• _EXERCISE TASK 1_:
In the entries below, reproduce every line starting with the line containing "scan for bowl/basins" and going on through the line containing "366,402 -> 375,419", both included. Keep each request line and box format sample unchanged, but multiply each bounding-box coordinate in the answers by 2.55 and round to the nearest whole number, with halves rounded up.

Your second sentence, posing as a logical consequence of the first, actually has nothing to do with it. There is no correlation between number of channels and amount of fun. None at all. There are great three and four channel planes. There are lousy three and four channel planes.

But let's test your theory that 3-channel planes aren't any fun. How about some 3D flying? With a 3-channel sailplane. If your theory is right it can't be any fun. Jarred, you're up!
Parkzone Radian Hover and Slow-flight (3 min 19 sec)

What's that you say? Boring, who wants to do 3D? All right lets do some aerobatics, like perfect axial rolling circles. You could work for a year getting this right. These Knuckleheads insist on taking the 3D plane from the previous video and torturing it. Knuckleheads, you're up:
Knuckleheads - Parkzone Radian EP R/C Sailplane (3 min 24 sec)

• _EXERCISE TASK 2_:
From the post on three-channel planes, output the passage starting with "What's that you" and going on through "min 24 sec)", word for word.

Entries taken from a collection
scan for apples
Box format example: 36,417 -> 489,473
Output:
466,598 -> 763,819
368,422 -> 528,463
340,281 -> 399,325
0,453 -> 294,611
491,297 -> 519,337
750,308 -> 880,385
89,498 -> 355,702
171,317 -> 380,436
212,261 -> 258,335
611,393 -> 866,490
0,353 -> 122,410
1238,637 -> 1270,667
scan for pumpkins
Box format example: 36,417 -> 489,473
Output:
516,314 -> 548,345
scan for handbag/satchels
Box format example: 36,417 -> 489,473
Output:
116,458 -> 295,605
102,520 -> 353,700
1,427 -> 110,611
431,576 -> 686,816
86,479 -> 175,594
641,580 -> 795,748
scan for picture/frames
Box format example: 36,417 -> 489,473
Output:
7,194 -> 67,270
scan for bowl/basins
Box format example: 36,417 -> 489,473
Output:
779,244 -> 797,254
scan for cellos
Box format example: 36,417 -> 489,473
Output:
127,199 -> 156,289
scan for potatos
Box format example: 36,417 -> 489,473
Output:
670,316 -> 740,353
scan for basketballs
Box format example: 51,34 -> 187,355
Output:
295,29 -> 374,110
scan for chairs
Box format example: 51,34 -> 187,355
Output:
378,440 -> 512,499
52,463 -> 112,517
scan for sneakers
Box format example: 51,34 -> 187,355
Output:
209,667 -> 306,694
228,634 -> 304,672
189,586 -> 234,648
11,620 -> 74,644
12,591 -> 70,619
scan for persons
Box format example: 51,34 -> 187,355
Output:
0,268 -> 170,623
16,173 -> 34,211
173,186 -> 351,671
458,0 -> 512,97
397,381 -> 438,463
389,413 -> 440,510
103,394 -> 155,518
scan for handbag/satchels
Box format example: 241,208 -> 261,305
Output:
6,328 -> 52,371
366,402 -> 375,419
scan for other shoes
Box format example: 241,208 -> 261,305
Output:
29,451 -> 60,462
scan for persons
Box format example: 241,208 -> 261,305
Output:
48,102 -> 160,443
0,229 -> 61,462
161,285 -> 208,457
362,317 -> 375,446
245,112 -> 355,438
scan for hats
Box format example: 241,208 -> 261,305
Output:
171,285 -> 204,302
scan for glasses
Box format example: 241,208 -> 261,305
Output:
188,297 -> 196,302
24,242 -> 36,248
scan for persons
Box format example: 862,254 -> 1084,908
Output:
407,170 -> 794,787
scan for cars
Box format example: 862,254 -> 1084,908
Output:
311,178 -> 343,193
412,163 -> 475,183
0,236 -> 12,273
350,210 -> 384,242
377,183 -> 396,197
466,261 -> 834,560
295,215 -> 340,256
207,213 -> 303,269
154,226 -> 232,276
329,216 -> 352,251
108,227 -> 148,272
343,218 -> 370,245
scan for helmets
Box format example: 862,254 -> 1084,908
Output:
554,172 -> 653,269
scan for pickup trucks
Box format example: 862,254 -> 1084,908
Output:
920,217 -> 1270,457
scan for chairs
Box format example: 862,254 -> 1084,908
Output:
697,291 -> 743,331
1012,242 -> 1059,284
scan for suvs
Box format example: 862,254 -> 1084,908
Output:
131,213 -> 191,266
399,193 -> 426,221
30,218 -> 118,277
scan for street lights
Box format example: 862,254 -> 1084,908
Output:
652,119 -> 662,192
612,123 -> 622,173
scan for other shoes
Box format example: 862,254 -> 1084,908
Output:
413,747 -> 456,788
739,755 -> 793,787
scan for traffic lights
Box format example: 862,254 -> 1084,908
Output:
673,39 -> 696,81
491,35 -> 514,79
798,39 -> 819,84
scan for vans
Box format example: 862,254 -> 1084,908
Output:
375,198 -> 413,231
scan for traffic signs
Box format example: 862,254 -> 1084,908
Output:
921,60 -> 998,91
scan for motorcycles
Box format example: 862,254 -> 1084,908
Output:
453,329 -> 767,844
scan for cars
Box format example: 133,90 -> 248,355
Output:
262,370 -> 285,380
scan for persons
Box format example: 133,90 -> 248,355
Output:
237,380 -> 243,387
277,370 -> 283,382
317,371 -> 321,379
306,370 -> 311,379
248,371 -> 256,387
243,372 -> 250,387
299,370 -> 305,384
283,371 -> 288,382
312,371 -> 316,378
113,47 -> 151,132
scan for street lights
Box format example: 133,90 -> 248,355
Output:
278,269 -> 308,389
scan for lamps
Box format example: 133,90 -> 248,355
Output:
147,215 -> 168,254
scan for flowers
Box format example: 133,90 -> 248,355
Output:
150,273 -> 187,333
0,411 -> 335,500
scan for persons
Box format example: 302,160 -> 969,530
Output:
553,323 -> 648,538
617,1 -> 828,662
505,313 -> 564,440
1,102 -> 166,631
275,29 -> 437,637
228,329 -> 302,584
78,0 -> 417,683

• _WORKED ANSWER 1_:
scan for bowl/basins
Box format example: 36,417 -> 489,473
Output:
1986,622 -> 2032,648
scan for cellos
Box format example: 36,417 -> 489,473
Output:
324,507 -> 398,737
scan for potatos
Box format example: 36,417 -> 489,473
Output:
1709,806 -> 1887,900
scan for basketballs
Box format example: 51,34 -> 187,355
Output:
752,74 -> 954,281
scan for chairs
Box format example: 51,34 -> 187,355
Output:
964,1122 -> 1306,1272
133,1181 -> 286,1318
scan for sneakers
Box format example: 51,34 -> 187,355
Output:
533,1701 -> 780,1770
581,1617 -> 775,1714
482,1494 -> 597,1652
28,1581 -> 189,1642
31,1507 -> 179,1578
scan for persons
Box format example: 51,34 -> 187,355
Output:
0,683 -> 434,1589
41,441 -> 87,538
441,474 -> 895,1711
1168,0 -> 1306,247
1012,972 -> 1117,1181
992,1053 -> 1122,1301
263,1005 -> 395,1321
scan for handbag/satchels
Box format example: 241,208 -> 261,305
Output:
15,836 -> 133,946
933,1025 -> 956,1068

• _WORKED ANSWER 2_:
What's that you say? Boring, who wants to do 3D? All right lets do some aerobatics, like perfect axial rolling circles. You could work for a year getting this right. These Knuckleheads insist on taking the 3D plane from the previous video and torturing it. Knuckleheads, you're up:
Knuckleheads - Parkzone Radian EP R/C Sailplane (3 min 24 sec)